- [Page extract]
The behavioral distribution of the three sheep on pasture with same SSH was similar, but grazing behavior on short SSH was relatively scattered with a short duration for each bout, and more continuous long-term grazing was found on medium and tall SSH. Walking behavior was usually mixed with grazing behavior. Sheep would stand or lie down after grazing for a period of time, accompanied by rumination, and then start grazing repeatedly.

To quantitatively analyze the behavior classification of the three sheep on pasture with three different SSH, the average time each sheep spent grazing in 7.5 h was counted. Because of the misclassification between standing and lying behaviors, the standing and lying behaviors were combined into resting behavior. As shown in Table 9, the behavioral distribution of the three sheep had some common characteristics: the longest walking time was on short SSH, the longest grazing time was on medium SSH, and the longest resting time was on tall SSH. Individual differences were found in which the R-Sheep had the shortest grazing and the longest walking times, while the P-sheep had the longest grazing and the shortest resting times.

Table 9.

Percentage of behavior time of the three grazing sheep for 7.5 h on pasture with three different sward surface heights (SSH).

- [Brief] Condense the paragraph of the sheep-behavior extract above that begins "To quantitatively analyze" into a short bulleted list that keeps its main facts.

- [Records supplied]

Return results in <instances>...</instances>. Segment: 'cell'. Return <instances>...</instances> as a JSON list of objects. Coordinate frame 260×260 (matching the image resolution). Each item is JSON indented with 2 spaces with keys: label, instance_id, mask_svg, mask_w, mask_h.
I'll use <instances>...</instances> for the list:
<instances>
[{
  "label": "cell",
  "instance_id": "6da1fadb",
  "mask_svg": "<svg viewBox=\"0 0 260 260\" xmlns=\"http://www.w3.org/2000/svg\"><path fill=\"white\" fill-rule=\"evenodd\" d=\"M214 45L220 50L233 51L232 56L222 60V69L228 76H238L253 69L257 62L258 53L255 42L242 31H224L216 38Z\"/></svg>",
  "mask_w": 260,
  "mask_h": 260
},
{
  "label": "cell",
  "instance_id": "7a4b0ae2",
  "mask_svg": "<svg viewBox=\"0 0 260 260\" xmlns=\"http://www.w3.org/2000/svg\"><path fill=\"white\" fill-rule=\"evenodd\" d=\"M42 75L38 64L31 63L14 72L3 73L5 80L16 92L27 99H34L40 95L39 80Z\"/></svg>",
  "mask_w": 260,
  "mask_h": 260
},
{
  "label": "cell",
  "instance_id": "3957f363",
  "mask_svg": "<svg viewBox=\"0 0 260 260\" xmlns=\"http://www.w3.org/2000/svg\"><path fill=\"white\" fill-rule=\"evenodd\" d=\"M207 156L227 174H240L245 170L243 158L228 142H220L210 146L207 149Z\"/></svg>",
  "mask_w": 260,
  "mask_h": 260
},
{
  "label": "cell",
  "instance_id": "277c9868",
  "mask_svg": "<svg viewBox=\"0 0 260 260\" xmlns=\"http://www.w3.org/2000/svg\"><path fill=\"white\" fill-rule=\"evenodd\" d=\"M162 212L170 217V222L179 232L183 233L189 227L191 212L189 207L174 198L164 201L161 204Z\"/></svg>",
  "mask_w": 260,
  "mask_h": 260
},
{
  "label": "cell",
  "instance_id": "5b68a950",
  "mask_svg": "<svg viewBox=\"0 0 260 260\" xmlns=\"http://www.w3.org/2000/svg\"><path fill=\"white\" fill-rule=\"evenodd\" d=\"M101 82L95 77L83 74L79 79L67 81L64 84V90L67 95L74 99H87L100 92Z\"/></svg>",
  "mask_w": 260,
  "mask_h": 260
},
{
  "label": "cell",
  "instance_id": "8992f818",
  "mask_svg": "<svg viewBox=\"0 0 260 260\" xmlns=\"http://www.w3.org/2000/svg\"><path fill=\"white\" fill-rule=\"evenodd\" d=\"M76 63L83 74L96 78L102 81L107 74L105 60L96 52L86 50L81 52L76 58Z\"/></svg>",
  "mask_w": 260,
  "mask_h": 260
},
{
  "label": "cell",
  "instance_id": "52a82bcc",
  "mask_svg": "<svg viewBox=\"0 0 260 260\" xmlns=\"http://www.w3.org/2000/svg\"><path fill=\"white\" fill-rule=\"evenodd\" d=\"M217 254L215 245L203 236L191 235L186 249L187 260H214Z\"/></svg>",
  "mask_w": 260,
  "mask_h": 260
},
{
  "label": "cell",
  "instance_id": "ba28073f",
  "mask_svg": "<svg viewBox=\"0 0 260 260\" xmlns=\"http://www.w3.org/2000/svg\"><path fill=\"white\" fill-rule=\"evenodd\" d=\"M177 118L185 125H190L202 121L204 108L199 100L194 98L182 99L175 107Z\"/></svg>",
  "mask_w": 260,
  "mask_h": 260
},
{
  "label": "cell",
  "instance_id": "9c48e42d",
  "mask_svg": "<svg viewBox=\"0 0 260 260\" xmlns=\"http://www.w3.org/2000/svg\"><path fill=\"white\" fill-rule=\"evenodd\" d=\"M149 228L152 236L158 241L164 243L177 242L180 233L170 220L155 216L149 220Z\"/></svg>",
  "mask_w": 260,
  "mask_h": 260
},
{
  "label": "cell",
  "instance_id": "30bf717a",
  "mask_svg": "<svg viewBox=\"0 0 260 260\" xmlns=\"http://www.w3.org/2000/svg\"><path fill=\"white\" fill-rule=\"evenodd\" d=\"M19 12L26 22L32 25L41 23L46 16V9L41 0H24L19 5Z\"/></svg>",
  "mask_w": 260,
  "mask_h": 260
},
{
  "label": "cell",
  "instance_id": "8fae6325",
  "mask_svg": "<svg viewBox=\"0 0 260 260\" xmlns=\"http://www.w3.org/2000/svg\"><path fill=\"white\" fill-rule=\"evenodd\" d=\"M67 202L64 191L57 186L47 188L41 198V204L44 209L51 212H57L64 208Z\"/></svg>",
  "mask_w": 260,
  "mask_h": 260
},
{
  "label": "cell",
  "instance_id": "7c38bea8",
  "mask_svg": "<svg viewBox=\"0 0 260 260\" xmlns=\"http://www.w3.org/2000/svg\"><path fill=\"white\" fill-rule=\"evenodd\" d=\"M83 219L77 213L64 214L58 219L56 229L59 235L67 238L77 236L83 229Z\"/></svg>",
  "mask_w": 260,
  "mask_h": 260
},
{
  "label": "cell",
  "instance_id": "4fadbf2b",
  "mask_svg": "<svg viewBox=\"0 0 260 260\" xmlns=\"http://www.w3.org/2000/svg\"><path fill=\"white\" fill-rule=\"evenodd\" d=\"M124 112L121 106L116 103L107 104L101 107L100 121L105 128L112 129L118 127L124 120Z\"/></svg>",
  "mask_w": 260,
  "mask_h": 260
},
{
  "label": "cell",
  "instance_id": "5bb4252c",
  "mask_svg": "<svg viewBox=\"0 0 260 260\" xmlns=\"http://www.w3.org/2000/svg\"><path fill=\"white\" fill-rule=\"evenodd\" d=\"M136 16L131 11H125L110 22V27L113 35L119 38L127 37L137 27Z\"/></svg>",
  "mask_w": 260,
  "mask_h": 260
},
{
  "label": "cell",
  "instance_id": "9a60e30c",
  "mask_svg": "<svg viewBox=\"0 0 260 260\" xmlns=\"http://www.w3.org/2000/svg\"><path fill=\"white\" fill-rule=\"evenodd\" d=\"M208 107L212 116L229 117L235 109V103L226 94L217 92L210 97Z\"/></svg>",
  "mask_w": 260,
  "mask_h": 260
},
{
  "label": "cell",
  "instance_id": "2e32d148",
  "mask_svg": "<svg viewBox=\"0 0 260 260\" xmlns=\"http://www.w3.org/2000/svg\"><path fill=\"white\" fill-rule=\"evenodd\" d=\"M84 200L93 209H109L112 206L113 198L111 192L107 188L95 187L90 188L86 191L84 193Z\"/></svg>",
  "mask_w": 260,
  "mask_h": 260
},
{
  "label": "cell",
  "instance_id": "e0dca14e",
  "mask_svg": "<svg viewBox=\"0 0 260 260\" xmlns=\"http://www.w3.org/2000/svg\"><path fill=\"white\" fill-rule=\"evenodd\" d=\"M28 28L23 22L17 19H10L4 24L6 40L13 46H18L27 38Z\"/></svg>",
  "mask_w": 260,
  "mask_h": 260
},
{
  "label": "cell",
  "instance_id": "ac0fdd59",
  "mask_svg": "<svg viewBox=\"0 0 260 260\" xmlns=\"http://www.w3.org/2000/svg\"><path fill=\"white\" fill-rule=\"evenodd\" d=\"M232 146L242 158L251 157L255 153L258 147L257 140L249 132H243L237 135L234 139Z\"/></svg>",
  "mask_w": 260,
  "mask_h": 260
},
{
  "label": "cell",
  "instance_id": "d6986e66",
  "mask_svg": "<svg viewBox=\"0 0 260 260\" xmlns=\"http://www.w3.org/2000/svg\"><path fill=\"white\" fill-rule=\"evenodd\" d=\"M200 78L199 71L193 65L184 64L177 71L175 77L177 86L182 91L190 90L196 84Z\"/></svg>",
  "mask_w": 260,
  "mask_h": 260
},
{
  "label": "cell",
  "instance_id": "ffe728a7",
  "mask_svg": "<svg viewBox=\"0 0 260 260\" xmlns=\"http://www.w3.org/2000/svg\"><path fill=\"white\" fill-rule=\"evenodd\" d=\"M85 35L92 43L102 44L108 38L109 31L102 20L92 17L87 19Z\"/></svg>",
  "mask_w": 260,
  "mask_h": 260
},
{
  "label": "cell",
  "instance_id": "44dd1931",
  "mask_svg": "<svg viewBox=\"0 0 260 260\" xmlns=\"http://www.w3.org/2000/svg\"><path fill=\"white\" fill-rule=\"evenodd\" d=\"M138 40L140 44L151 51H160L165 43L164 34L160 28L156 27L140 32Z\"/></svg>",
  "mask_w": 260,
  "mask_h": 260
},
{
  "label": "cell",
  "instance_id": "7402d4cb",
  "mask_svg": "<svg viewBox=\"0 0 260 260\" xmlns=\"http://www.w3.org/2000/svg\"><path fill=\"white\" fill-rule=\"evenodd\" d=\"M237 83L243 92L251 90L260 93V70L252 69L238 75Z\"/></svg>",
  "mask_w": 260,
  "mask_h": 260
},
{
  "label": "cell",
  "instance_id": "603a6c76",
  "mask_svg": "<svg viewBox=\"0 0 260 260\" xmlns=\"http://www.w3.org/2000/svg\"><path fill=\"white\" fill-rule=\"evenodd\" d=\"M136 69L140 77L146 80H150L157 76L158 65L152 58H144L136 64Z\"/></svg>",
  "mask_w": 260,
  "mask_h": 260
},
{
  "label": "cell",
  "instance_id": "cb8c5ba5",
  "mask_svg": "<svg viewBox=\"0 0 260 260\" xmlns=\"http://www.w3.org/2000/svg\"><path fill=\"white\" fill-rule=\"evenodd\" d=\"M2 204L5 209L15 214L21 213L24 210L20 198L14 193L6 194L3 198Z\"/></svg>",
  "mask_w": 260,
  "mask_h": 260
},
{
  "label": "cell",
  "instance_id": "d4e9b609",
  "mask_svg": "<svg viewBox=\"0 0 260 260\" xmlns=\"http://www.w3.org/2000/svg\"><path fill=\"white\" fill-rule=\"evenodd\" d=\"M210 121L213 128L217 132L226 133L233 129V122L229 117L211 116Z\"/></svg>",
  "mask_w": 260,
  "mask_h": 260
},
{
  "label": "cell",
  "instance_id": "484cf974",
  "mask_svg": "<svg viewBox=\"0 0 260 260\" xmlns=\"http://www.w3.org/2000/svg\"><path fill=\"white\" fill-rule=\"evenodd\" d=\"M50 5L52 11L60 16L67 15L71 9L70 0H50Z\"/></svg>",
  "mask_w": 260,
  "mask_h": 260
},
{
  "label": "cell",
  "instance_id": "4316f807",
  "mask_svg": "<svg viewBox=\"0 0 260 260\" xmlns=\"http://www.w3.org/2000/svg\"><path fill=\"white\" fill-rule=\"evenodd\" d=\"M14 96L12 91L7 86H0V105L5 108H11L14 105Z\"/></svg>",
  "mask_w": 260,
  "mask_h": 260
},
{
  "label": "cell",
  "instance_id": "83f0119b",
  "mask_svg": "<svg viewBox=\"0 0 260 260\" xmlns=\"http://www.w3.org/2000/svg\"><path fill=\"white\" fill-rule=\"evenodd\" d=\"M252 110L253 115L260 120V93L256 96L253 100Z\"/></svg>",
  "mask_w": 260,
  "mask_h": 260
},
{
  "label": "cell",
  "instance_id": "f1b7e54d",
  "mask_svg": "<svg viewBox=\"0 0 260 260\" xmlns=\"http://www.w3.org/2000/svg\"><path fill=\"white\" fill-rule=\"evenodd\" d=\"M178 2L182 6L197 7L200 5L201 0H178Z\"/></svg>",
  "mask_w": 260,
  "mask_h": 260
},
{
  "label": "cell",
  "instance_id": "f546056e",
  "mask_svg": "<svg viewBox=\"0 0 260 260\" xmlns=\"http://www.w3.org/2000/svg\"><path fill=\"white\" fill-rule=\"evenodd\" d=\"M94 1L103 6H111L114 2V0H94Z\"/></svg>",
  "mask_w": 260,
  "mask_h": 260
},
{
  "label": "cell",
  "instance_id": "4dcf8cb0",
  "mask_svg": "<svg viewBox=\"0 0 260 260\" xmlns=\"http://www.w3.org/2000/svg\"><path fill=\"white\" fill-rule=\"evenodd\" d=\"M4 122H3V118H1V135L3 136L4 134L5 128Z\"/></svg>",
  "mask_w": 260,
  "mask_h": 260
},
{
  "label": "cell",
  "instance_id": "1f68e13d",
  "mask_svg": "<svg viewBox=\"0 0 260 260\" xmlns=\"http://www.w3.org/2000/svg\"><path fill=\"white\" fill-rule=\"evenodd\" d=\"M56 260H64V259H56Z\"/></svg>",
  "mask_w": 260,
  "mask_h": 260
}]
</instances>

- [Output of the exercise]
- For each of the three sheep on pastures with three different SSH, the average time spent grazing in 7.5 h was counted.
- Standing and lying were merged into resting behavior because the two were misclassified as each other.
- Table 9 shows a common pattern: the most walking on short SSH, the most grazing on medium SSH and the most resting on tall SSH.
- Individual differences: the R-Sheep grazed least and walked most, while the P-sheep grazed most and rested least.